Il y a 50 ans de cela, plus précisément en 1967, le Plan d’Urbanisme Ecochard avait, entre autres objectifs, « d’assainir » certaines zones centres occupées par des bidonvilles qui ne correspondaient pas à l’image que devait refléter une ville-capitale. A cet effet, il fut décider de déguerpir un nombre important de ces quartiers pour les reloger dans la banlieue lointaine, Guédiawaye. Les premiers quartiers de Guédiawaye virent jour ainsi : Aïnoumane, Mbod, Champs de Courses, Ras mission, Baye Gaïndé, Kip coco, Daroukhane…
Le processus d’installation se poursuivit dans les années 1970 avec l’implantation d’autres quartiers : du secteur de limamoulaye, de Fith Mith, de Notaire, des HLM Guédiawaye, des premières unités des Parcelles Assainies, Golf Sud Extension. Dans les années 1980-90, l’habitat planifié va faire son apparition massive le long du littoral Nord : Atépa, Cités Hamo3, 4, 5 et 6, cité des Enseignants, SHS, Air Afrique, Sentenac, Sofraco, Comico…Enfin, le site du Golf club qui s’étendait sur 45 ha sera réaffecté, au début des années 2000, à de l’habitat planifié.
A travers cette brève historique du peuplement, il est aisé d’entrevoir ou d’imaginer les différentes mutations spatiales et sociales que Guédiawaye a subies depuis sa création.
Parallèlement à cette évolution, le côté institutionnel n’a pas été en reste. En effet, après avoir formé avec Pikine une seule et même commune à partir de 1983, Guédiawaye devient une commune de plein exercice le 08 Octobre 1990. Pour, à la suite de la réforme sur la régionalisation de 1996 être érigée en ville avec cinq (05) communes d’arrondissement : Golf Sud, Sam Notaire, Ndiarème Limamoulaye, Wakhinane Nimzatt et Médina Gounass. En 2002, elle bénéficia du satut de département. Enfin, en 2013, avec l’avènement de l’Acte 3, les 05 communes d’arrondissement deviennent des communes de plein-exercice.
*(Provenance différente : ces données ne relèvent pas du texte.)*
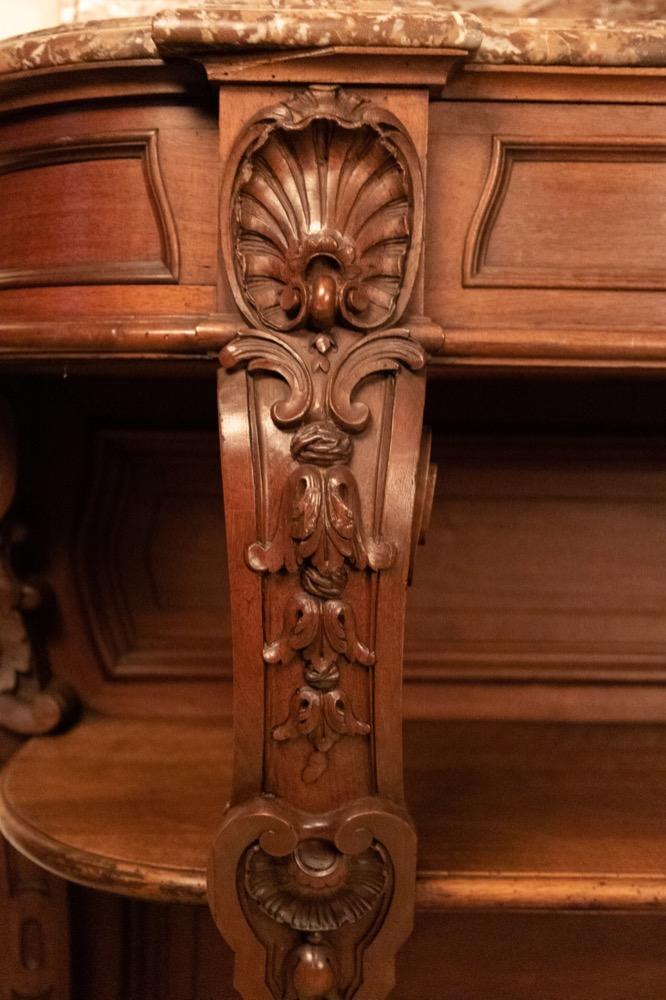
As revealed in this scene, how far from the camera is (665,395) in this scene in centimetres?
85

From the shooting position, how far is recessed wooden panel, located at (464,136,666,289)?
1.69 feet

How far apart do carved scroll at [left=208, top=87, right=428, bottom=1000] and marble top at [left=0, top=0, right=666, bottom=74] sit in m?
0.04

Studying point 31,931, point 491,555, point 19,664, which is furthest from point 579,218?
point 31,931

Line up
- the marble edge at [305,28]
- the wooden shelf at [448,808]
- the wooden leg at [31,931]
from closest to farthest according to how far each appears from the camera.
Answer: the marble edge at [305,28] < the wooden shelf at [448,808] < the wooden leg at [31,931]

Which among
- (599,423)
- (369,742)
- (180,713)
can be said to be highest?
(599,423)

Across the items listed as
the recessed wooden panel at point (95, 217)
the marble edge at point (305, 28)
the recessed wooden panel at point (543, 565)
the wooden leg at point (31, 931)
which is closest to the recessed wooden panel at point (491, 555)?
the recessed wooden panel at point (543, 565)

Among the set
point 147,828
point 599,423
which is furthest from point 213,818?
point 599,423

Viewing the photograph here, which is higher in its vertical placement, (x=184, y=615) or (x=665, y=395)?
(x=665, y=395)

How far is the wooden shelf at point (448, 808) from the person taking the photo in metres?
0.57

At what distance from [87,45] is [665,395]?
0.59 m

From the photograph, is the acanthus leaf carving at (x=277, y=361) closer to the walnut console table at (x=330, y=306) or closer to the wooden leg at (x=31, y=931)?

Tout cela a été accompagné aussi par la succession de différents Maires (au nombre de 04, jusqu’en 2017 pour la ville) et de conseillers municipaux.
Que de chemins parcourus ! Que de transformations subies par cette ville de la banlieue lointaine dont les habitants étaient taxées de « boys Guédiawaye » (appellation qui renvoyait à une connotation péjorative à l’époque) ! Guédiawaye, ville bâtie sur le système dunaire de la région de Dakar entrecoupée de cuvettes inondables, présente des atouts naturels certains (ouverture sur l’océan, aération…) et sociologiques (organisation sociale ancienne et dynamique traduite par le nombre important d’OCB de diverses natures participant au développement local).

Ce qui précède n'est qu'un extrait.